Valeant Pharmaceuticals stock fell as much as 9% Tuesday after the troubled drug maker disclosed it was under investigation by the U.S. Securities and Exchange Commission.
A Valeant spokeswoman said Monday that the company confirmed that it had “received a subpoena from the SEC in the fourth quarter of 2015 and, in the normal course, would have included this disclosure in its 2015 10-K.”
According to the Wall Street Journal, citing a person familiar with the matter, the SEC has requested information about Valeant’s now-terminated relationship with drug distributor Philidor Rx Services LLC. Valeant has submitted emails, financial documents, and other data to comply with the request.
During a hectic 24 hours — Valeant also canceled its 2016 financial guidance, delayed filing its fourth-quarter earnings report, and announced that CEO J. Michael Pearson was returning from medical leave — the company’s shares fell more than 18% Monday. The decline continued Tuesday before the stock climbed in afternoon trading to $64.94, a loss of 1.3%.
The WSJ also reported Monday that a finance executive, Tanya Carro, had left the company in the wake of an internal review that found Valeant had booked some revenues from Philidor too early in 2014, an error it disclosed last week.

PROBLEMS AND TASKS »
a) Reproduce the stretch of the Valeant article from "A Valeant spokeswoman" through "loss of 1.3%.".
b) In the Valeant article, which finance executive is reported to have left the company after the internal review?
Rely only on the Valeant article for this material.

THE DATA »

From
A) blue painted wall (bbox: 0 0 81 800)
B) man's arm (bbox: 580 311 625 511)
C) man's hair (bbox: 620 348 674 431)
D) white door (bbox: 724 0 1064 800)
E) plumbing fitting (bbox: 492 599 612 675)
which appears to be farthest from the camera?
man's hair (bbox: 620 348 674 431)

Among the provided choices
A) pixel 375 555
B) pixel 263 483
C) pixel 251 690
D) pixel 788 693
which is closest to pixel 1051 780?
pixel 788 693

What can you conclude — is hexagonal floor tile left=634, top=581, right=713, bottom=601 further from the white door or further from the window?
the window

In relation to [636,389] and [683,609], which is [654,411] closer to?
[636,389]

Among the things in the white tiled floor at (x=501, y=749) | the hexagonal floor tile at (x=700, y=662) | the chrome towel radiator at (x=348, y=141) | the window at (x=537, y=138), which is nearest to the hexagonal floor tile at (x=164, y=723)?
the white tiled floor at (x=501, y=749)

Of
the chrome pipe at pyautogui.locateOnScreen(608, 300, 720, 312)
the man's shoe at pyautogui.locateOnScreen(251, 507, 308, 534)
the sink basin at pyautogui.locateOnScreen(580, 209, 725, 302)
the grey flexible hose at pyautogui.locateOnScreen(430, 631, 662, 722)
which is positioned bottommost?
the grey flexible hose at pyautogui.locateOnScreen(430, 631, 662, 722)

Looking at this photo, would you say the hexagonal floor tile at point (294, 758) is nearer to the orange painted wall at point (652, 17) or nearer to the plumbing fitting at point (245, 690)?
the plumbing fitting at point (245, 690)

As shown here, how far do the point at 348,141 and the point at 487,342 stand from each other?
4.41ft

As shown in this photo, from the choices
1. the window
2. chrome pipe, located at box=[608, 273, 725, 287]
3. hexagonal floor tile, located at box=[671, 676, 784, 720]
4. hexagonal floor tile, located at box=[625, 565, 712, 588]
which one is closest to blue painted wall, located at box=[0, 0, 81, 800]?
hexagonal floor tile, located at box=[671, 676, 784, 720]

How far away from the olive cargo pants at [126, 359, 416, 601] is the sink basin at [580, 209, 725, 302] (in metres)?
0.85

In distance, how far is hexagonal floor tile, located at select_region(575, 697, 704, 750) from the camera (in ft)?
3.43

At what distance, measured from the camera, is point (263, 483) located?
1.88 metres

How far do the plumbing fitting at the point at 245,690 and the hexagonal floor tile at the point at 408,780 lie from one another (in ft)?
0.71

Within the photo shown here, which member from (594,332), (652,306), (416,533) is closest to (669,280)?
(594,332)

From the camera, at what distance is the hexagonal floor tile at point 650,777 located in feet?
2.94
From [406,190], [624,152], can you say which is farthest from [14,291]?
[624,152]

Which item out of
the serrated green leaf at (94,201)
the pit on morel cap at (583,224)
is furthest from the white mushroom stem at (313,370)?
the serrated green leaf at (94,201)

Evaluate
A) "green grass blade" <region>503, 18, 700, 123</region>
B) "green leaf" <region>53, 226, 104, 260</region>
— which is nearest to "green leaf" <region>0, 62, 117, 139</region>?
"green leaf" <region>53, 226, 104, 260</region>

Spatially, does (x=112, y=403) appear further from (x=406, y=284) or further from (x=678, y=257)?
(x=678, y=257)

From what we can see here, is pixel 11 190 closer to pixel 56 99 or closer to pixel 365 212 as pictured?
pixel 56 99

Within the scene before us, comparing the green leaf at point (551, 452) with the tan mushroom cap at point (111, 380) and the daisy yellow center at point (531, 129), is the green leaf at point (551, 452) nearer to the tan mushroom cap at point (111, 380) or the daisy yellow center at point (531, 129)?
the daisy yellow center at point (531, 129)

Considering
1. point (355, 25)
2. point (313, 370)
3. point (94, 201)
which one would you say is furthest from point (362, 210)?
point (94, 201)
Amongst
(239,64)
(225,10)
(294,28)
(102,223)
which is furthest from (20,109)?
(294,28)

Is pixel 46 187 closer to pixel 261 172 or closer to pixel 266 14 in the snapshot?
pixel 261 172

==

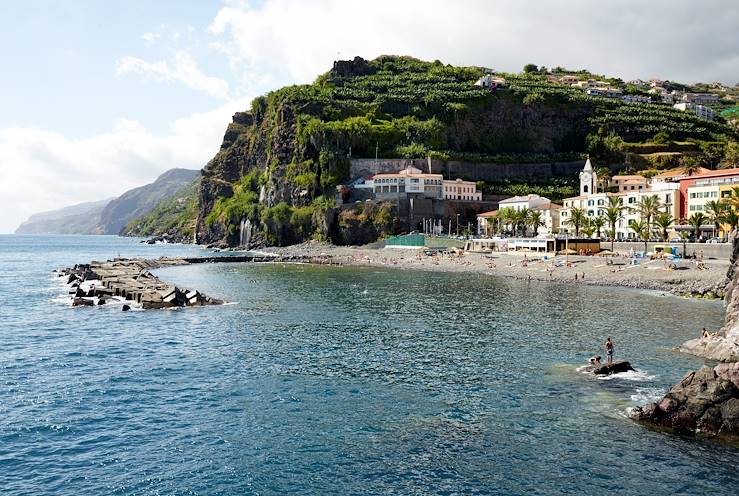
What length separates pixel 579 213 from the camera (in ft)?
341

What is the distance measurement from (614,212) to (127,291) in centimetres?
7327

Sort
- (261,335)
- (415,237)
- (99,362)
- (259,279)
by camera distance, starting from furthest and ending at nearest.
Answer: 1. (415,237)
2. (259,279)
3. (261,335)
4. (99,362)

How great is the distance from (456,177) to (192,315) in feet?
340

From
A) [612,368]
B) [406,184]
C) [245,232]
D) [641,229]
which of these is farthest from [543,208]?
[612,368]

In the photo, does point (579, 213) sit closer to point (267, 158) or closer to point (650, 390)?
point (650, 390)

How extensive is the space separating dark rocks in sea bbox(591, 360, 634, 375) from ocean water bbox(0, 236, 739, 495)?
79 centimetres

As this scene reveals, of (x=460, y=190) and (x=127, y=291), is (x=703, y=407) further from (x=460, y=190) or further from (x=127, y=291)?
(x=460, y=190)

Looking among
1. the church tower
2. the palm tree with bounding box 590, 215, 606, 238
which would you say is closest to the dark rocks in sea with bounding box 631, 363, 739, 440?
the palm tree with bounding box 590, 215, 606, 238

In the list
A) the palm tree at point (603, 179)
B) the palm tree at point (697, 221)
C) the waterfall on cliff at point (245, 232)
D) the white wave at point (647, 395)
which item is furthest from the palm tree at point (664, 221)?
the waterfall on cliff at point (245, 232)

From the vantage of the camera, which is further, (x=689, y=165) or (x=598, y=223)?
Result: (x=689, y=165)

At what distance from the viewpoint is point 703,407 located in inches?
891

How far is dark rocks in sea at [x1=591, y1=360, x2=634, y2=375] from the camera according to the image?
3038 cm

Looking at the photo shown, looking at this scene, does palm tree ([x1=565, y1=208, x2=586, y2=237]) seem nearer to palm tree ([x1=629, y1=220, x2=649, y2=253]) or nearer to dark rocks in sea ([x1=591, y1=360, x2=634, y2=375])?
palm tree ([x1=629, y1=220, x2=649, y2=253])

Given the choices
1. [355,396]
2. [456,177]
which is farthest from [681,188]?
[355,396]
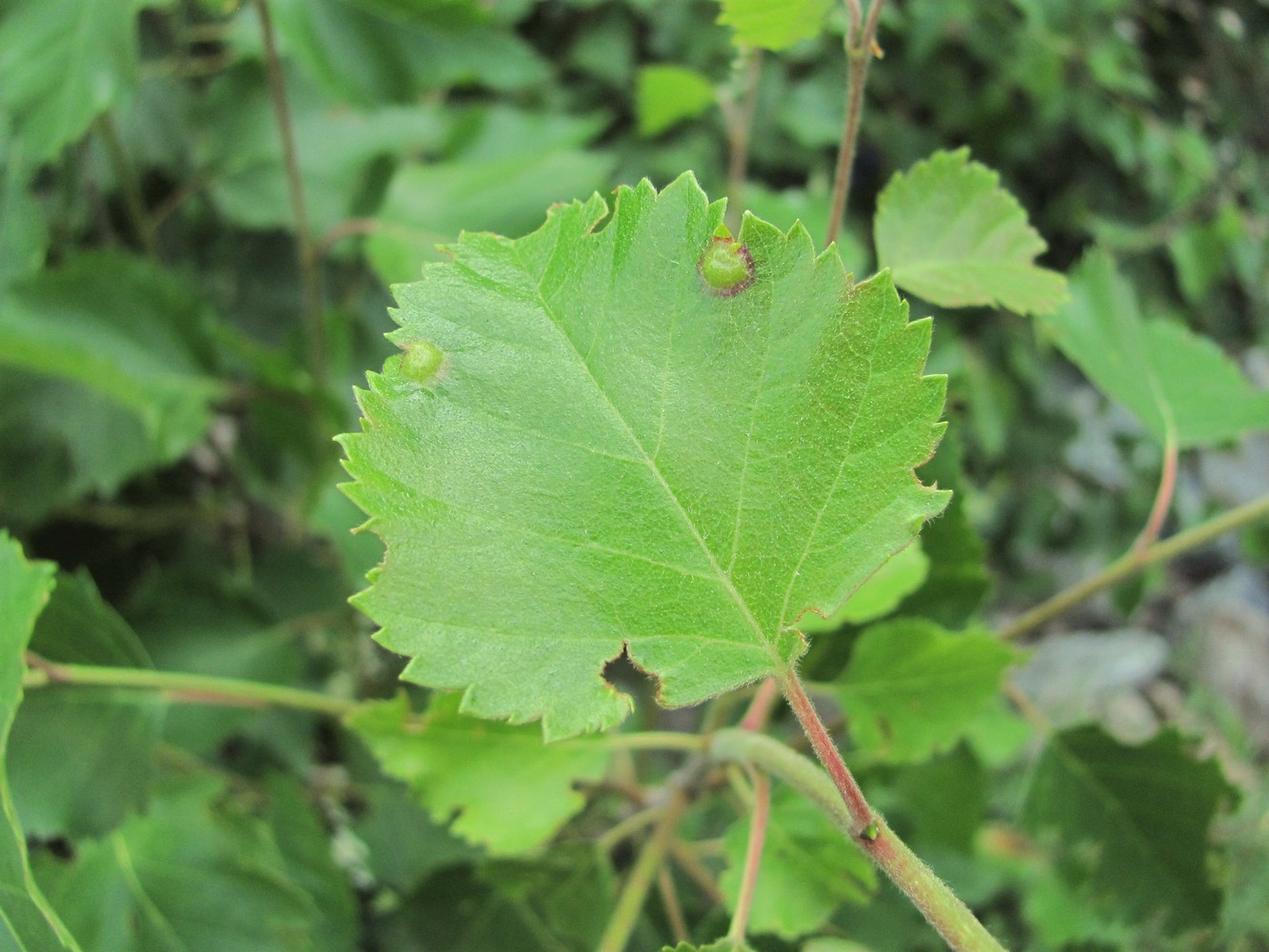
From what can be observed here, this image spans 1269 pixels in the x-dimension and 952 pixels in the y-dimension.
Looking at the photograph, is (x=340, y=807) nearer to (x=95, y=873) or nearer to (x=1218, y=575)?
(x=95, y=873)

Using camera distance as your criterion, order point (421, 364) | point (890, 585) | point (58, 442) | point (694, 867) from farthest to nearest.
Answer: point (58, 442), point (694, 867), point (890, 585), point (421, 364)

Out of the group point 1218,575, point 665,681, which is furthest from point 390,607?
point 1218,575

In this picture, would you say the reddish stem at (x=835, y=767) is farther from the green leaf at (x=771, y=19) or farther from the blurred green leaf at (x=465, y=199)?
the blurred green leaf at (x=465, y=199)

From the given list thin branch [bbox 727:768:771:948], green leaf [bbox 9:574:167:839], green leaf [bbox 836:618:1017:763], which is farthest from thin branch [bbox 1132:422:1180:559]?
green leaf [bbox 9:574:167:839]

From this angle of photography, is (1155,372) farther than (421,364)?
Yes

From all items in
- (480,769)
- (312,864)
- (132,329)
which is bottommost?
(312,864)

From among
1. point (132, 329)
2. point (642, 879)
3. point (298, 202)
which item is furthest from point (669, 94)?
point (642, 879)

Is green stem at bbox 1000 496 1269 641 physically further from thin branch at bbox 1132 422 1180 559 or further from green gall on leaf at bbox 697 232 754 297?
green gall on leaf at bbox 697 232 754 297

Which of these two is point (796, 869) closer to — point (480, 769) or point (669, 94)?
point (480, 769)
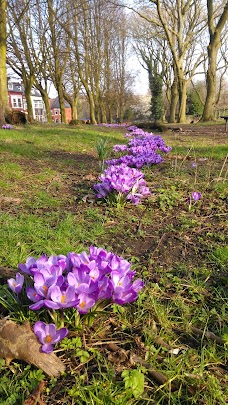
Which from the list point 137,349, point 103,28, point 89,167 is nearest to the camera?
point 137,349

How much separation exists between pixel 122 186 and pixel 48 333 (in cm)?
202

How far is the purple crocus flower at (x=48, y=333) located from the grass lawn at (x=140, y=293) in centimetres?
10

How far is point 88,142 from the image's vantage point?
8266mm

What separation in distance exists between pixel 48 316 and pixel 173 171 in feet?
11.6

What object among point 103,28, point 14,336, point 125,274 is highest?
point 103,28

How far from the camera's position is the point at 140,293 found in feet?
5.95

...

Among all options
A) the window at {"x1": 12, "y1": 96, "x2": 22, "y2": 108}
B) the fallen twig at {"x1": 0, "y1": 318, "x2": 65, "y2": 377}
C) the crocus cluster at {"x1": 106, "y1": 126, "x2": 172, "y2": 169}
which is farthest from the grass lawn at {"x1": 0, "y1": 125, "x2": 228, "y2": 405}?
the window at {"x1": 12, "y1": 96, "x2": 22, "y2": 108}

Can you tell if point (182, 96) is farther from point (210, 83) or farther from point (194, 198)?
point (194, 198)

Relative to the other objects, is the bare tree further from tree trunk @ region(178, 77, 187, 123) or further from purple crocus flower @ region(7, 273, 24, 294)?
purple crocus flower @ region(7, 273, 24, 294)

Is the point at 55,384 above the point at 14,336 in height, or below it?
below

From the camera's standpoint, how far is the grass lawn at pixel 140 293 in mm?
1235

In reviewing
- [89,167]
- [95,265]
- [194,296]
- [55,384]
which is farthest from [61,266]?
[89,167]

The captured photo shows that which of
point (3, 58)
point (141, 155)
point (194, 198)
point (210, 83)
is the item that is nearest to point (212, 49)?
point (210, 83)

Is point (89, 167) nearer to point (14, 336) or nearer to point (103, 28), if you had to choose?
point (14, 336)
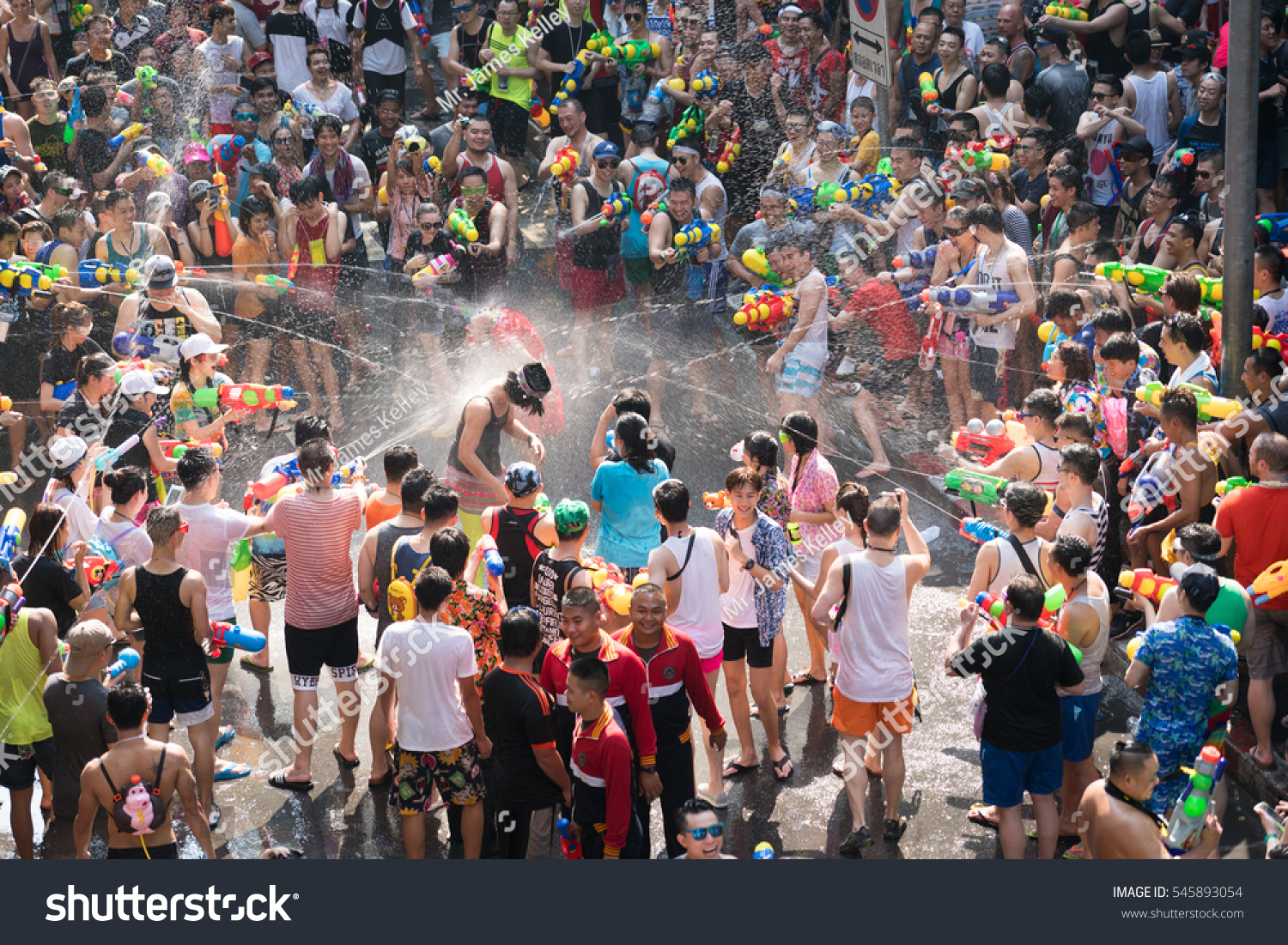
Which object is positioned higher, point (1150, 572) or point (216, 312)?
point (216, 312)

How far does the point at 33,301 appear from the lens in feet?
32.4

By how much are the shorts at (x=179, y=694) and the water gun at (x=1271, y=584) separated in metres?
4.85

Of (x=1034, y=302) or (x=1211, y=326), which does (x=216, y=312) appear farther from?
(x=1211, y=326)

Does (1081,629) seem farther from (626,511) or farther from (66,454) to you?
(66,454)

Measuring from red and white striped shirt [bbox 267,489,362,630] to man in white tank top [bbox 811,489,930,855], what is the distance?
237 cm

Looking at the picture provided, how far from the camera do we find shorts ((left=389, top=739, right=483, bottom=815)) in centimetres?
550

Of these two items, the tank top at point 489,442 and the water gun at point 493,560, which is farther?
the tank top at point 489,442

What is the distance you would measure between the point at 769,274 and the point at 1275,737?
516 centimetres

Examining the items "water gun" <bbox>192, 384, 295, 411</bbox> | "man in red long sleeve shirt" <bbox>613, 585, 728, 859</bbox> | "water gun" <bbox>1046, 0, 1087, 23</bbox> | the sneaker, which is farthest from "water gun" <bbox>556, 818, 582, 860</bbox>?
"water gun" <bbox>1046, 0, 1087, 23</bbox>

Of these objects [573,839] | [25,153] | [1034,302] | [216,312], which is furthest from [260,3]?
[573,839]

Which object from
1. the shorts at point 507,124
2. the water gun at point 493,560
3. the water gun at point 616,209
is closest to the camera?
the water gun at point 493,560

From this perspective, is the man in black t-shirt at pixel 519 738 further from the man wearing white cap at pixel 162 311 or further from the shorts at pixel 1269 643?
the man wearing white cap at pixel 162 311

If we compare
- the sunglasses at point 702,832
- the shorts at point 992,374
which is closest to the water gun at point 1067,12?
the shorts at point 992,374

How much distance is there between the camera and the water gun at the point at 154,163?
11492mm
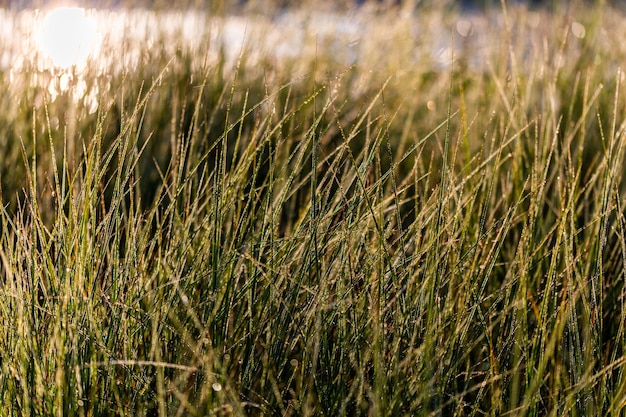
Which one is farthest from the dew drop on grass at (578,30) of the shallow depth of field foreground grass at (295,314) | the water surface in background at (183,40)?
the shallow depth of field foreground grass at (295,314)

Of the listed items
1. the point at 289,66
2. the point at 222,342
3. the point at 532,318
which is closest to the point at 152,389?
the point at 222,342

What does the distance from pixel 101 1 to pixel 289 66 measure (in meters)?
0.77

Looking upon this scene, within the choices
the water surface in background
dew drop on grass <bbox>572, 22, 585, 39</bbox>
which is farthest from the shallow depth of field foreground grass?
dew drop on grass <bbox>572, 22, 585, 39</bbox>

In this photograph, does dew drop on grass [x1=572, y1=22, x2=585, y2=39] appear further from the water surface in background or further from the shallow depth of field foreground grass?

PROBLEM SOLUTIONS »
a)
A Valeant spokeswoman said Monday that the company confirmed that it had “received a subpoena from the SEC in the fourth quarter of 2015 and, in the normal course, would have included this disclosure in its 2015 10-K.”
According to the Wall Street Journal, citing a person familiar with the matter, the SEC has requested information about Valeant’s now-terminated relationship with drug distributor Philidor Rx Services LLC. Valeant has submitted emails, financial documents, and other data to comply with the request.
During a hectic 24 hours — Valeant also canceled its 2016 financial guidance, delayed filing its fourth-quarter earnings report, and announced that CEO J. Michael Pearson was returning from medical leave — the company’s shares fell more than 18% Monday. The decline continued Tuesday before the stock climbed in afternoon trading to $64.94, a loss of 1.3%.

b) Tanya Carro